Der Sportplatz liegt sehr idyllisch am Ortsende und am Waldrand. Zwei Rasenplätze sind hier und ein paar Tennisplätze. Ein Vereinsheim mit Sonnenterrasse lädt zur Geselligkeit ein und wurde nach dem Spiel auch kräftig genutzt von den feierfreudigen Groß Oesingern. Rustikalen Charme rufen auch einige knorrige Holzbänke hervor. Richtig vom Feinsten ist auch die kleine Imbissbude Neben der üblichen Auswahl an Getränken gibt es eine erstaunliche Breite an Fressalien. Über Bratwurst und Pommes hinaus werden hier richtig lecker aussehende Burger, Hot Dogs und Ähnliches gebrutzelt. Kein Wunder, dass ein großer Andrang die beiden Betreiber ins Schwitzen brachte. Ich gebe ihnen sehr gerne die Note 1!


Spiel

In Halbzeit eins gab es lange Zeit nur Mittelfeldgeplänkel, fast ohne Torraumszenen. Und dann fiel doch noch kurz vor der Pause das 0:1. Ich machte mir gerade Notizen und bekam es nicht mit. In Halbzeit zwei wurde das Spiel deutlich besser. Das lag am aufstiegswilligen Gast, der nun drückte und auch Chancen herausarbeitete Aber erstmal fiel der überraschende Ausgleich. Ich kann nichts dazu sagen, da ich noch in der Pommes-Schlange am Note-1-Imbiss stand. Auch die verdiente 2:1-Führung von Westerbeck bekam ich nicht mit, da ich mich mit meiner Kamera beschäftigte.

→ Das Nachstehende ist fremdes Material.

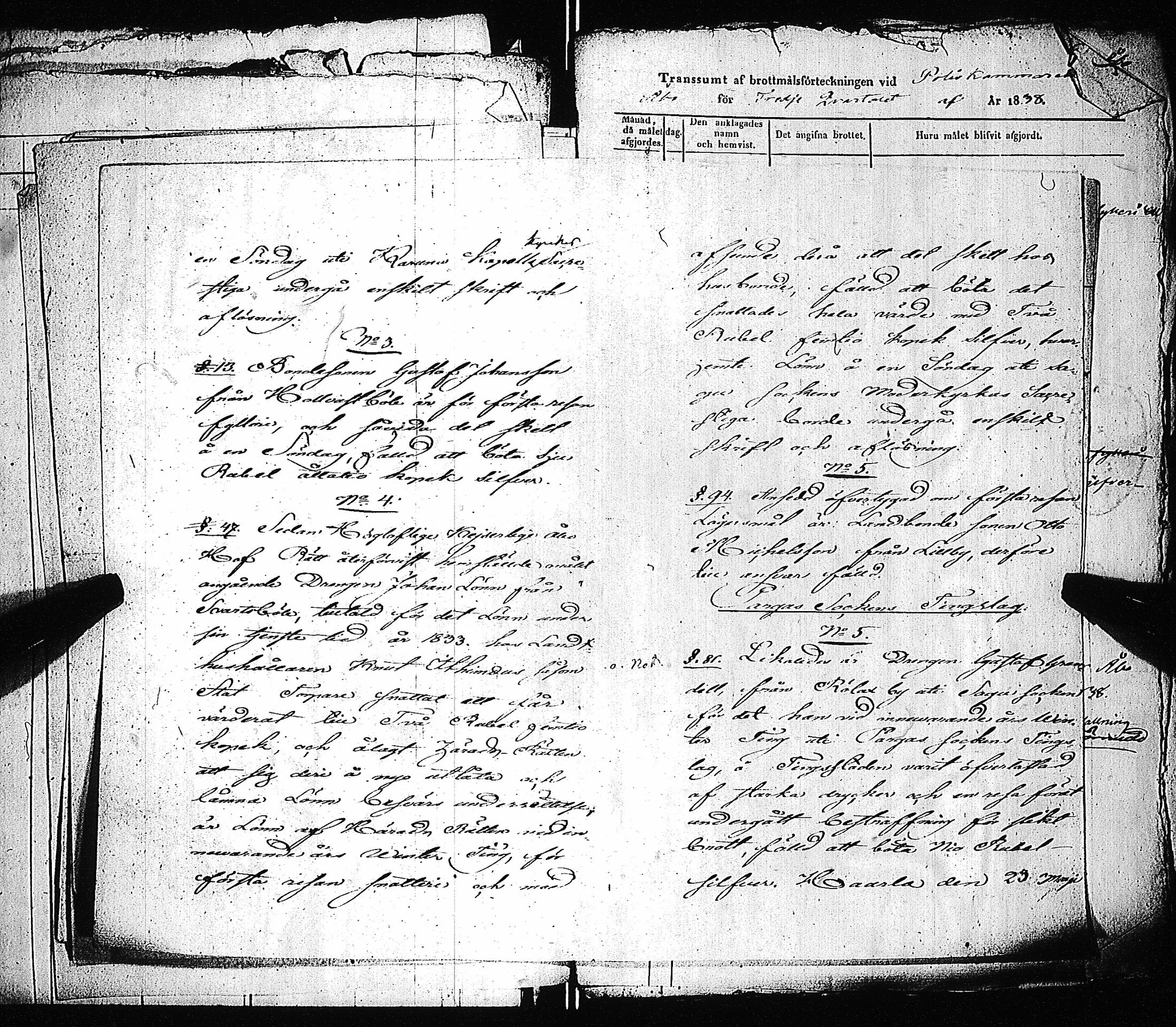 [ ../kirjat/Kirkonkirjat/sauvo/rikosluettelo_1829-1884_jk582/kuvat/280.jpg ]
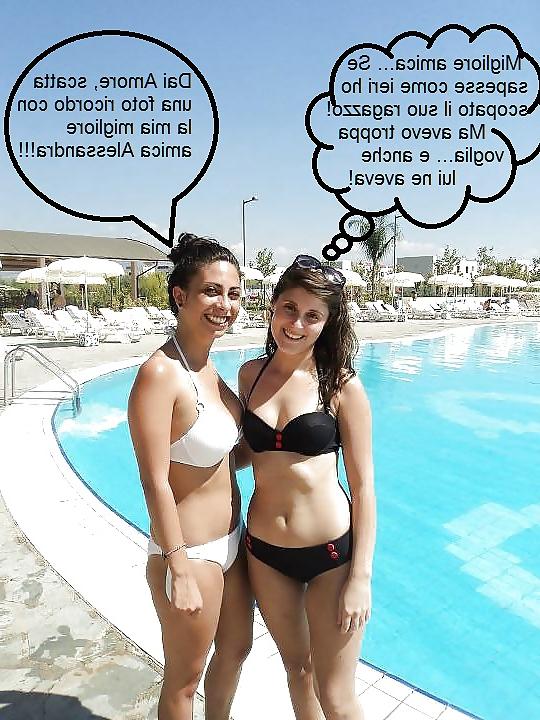 7P Fumetti 3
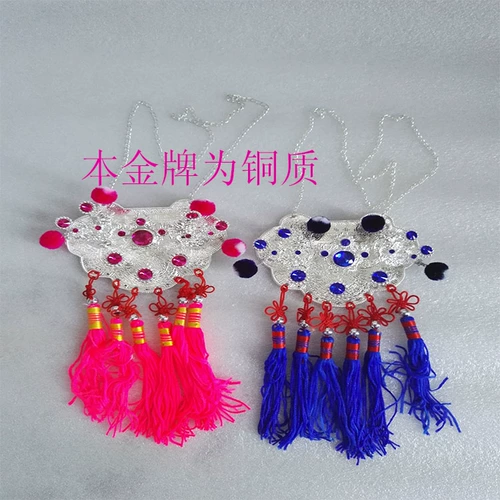 Продукты Buddha Idols в тайваньской статуи Будды с новой золотой медалью Liu Si Серебряная будда также готовы предоставить продукты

Und dann kam mein persönliches Highlight des Tages, das 1:3, denn das verpennte ich nicht: What a Dream! Somit hat es der SV Westerbeck am letzten Spieltag mit einem Sieg in der eigenen Hand. Für die Unglücksraben aus Knesebeck wartet wohl wieder nur die Aufstiegsrelegation.


Stimmung

Es besuchten 120 Zuschauer das bedeutsame Spiel. Das finde ich gut und angemessen. Allerdings war es erstaunlich, dass gut 100 von ihnen aus Groß Oesingen kamen. Für ein Spiel um die Goldene Ananas in der Kreisliga ist das sehr beachtlich und spricht für die Fußballbegeisterung im Ort. Im Gegensatz dazu entsprechend dürftig, die paar Hanseln aus Westerbeck. Und das bei solch einem Spiel. Mich würde mal interessieren, ob beim großen Showdown in der kommenden Woche mehr Fans da sind. Auf jeden Fall lästerten die Heimfans über den dürftigen Support der Gäste ordentlich ab. Immerhin feierten die paar Mann ihre Mannschaft danach mit "Spitzenreiter, Spitzenreiter, hey, hey" noch. Und die Mannschaft killte die erste Kiste Bier bereits sofort nach dem Spiel auf der Terrasse!


Fazit

Bevor wir uns auf die 50 Kilometer nach Hause machen konnten, erlebten wir noch eine Überraschung. Vor unserer Zoe hatte sich jemand quer davor gestellt. Tolle Knolle! Uschi wartete auf den Fahrer und ich machte mich zurück zum Platz auf die Fahrersuche. Das hat Spaß gemacht, dort doof herumzulaufen und alle zu fragen, wem ein roter Hyundai gehört. Dann half mir liebenswerterweise ein Mädel, das die Fahrerin kannte. Ich watschte sie ordentlich ab und dann konnte es nach Hause gehen.